- List of tasks
1 – From the test protocol text, list every time period given under the DURATION heading, each with the value stated for it.
2 – Extend the test protocol text, starting after its last entry, the species and strain line naming Chinese hamster lung fibroblasts (V79).

- Extracted text
= Beginning of Section =

METHOD OF APPLICATION: in medium

DURATION

- Exposure duration: 3 - 28 hours

- Expression time (cells in growth medium): 15 hours with S9 in exp 1, 18 hours without S9. 28 hours in exp 2.

- Selection time (if incubation with a selection agent): 4 and 7 days

- Fixation time (start of exposure up to fixation or harvest of cells): 18 - 28 hours

SPINDLE INHIBITOR (cytogenetic assays): Colcemid

STAIN (for cytogenetic assays): Giesma

NUMBER OF REPLICATIONS: 2

NUMBER OF CELLS EVALUATED: 200 cells per treatment group


DETERMINATION OF CYTOTOXICITY
- Method: mitotic index
Evaluation criteria:
The test chemical is considered clastogenic if it induces chromosomal aberrations (excl. gaps) in a statistically significant manner in one or more concentrations; the induced proportion of aberrant cells exceeds the normal range of the test system (i.e. > 5%), and positive results can be verified in an independent experiment.
Statistics:
Chi-square test

Results and discussion

Test results
Species / strain:
Chinese hamster lung fibroblasts (V79)

= End of Section =

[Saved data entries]
= Beginning of Section =

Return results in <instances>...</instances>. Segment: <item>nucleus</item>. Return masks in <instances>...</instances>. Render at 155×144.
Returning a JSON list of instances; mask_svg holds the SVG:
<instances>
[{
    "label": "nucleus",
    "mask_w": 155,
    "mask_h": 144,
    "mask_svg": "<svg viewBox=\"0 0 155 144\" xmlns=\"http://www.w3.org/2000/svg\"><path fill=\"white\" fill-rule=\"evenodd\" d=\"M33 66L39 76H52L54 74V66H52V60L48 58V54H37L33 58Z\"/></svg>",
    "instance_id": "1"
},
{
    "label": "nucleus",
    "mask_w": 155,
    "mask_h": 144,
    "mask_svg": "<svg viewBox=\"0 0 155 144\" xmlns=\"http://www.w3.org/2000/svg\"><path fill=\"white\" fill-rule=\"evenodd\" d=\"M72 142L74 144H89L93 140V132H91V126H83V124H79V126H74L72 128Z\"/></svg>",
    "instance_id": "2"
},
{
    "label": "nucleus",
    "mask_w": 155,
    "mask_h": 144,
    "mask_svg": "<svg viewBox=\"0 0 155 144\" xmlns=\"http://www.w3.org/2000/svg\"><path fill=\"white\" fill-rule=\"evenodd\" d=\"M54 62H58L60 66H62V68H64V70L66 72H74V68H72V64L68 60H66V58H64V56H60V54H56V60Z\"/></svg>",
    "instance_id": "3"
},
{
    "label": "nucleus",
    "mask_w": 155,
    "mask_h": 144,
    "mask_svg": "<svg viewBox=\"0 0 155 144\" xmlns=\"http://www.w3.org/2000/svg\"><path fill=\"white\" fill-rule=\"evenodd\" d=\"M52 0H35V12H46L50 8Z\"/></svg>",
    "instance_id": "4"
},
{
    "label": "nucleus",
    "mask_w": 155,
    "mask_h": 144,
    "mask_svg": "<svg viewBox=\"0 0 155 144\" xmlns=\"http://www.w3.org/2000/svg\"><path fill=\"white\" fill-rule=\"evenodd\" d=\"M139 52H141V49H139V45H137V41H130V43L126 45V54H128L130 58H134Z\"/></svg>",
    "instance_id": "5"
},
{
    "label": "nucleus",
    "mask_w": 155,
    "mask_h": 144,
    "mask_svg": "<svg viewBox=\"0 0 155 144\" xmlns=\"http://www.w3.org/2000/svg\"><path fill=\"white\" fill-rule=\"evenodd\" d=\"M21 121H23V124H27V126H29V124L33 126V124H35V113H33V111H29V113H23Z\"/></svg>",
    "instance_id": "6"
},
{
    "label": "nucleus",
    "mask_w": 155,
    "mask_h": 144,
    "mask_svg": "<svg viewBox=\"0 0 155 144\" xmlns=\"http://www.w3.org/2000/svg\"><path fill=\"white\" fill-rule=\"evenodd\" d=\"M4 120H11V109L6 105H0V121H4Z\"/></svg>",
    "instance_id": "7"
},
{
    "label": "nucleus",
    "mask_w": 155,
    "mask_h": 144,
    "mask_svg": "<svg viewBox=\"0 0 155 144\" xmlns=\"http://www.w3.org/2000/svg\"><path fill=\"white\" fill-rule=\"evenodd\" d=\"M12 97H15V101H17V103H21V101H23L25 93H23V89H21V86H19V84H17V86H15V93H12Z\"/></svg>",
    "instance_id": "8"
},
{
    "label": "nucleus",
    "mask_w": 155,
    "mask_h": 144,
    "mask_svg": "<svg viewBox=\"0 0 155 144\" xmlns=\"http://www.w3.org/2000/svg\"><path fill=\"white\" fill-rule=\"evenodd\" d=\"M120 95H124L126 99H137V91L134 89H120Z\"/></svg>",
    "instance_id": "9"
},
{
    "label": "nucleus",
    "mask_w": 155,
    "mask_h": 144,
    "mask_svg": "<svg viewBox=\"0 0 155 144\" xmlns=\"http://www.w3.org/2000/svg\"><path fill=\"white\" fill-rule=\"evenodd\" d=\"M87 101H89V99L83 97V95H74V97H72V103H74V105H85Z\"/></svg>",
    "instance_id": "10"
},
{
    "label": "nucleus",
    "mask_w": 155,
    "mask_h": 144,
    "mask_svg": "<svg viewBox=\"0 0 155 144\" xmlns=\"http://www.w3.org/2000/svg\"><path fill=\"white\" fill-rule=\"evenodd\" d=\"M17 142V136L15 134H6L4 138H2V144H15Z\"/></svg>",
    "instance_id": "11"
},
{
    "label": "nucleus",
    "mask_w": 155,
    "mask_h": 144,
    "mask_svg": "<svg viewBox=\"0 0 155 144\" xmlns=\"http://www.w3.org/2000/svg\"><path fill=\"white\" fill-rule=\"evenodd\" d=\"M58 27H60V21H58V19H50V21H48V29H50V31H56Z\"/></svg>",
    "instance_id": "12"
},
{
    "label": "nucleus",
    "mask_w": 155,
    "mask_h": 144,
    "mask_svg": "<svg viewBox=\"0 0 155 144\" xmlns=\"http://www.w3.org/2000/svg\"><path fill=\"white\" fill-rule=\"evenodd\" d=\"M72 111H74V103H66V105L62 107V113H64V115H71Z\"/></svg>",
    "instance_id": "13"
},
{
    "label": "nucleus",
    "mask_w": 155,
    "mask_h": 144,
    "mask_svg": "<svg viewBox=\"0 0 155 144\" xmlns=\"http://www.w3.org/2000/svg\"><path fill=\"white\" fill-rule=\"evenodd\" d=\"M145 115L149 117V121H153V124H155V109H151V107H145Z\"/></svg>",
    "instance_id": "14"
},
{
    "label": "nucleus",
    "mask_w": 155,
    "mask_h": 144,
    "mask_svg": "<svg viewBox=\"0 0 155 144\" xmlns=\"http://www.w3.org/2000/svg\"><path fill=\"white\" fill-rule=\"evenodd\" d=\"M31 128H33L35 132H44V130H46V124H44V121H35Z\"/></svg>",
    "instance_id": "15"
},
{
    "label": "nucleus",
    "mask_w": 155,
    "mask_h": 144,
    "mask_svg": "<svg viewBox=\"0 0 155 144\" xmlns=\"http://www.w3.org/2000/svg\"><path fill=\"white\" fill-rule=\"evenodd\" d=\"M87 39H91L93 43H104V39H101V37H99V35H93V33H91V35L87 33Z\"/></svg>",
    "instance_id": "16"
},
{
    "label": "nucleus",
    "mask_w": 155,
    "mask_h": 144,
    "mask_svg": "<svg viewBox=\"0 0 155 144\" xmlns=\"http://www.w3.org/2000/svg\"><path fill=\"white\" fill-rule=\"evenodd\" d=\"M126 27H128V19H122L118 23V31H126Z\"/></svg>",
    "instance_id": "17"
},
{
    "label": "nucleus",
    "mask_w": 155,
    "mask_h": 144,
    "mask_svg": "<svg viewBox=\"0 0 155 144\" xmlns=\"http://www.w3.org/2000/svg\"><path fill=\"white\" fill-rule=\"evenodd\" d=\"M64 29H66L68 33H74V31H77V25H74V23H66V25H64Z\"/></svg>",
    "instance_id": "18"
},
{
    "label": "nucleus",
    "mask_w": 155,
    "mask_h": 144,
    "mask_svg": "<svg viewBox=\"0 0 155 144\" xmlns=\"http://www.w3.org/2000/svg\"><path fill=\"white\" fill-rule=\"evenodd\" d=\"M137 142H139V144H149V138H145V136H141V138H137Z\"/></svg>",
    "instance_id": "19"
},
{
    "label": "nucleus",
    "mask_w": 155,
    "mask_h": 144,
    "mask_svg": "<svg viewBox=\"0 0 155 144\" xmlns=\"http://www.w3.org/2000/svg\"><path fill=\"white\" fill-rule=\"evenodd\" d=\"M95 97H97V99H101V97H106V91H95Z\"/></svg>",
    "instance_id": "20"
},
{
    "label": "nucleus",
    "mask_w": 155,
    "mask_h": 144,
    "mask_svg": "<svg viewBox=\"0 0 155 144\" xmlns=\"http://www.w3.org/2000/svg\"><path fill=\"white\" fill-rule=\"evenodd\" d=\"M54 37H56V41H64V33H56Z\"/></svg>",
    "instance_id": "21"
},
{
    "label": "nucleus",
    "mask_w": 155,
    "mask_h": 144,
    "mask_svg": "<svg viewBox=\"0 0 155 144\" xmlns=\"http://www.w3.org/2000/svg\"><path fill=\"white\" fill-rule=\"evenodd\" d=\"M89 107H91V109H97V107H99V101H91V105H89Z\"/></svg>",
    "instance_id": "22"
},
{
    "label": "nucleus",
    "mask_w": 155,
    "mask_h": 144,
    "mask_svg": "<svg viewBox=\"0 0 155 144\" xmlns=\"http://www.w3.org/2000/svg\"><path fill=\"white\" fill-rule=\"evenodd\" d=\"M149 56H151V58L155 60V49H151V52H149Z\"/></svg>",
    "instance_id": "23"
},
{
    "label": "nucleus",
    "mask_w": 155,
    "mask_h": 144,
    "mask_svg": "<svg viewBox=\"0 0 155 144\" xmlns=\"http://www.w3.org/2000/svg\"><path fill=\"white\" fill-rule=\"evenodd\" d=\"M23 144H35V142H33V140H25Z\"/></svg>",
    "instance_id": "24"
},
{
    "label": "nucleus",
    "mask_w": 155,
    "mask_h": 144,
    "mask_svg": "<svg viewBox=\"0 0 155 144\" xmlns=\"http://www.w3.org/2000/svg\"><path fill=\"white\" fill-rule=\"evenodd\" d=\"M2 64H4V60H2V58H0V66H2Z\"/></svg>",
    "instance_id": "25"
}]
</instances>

= End of Section =

- Answers to the problems
1 –
- Exposure duration: 3 - 28 hours
- Expression time (cells in growth medium): 15 hours with S9 in exp 1, 18 hours without S9, and 28 hours in exp 2
- Selection time (if incubation with a selection agent): 4 and 7 days
- Fixation time (start of exposure up to fixation or harvest of cells): 18 - 28 hours

2 –
Metabolic activation:
with and without
Genotoxicity:
negative
Cytotoxicity / choice of top concentrations:
not specified
Vehicle controls validity:
valid
Untreated negative controls validity:
valid
Positive controls validity:
valid
Remarks on result:
other: strain/cell type:
Remarks:
Migrated from field 'Test system'.

Applicant's summary and conclusion

Conclusions:
Interpretation of results (migrated information):
negative with metabolic activation
negative without metabolic activation

In a reliable test conducted according to OECD 473 and under GLP, the test substance did not induce biologically significant increases in the chromosomal aberration frequency of V79 Chinese hamster cells and is therefore judged to be non clastogenic in vitro. The result is a read across from dichloro(3-chloropropyl)methylsilane (CAS 7787-93-1).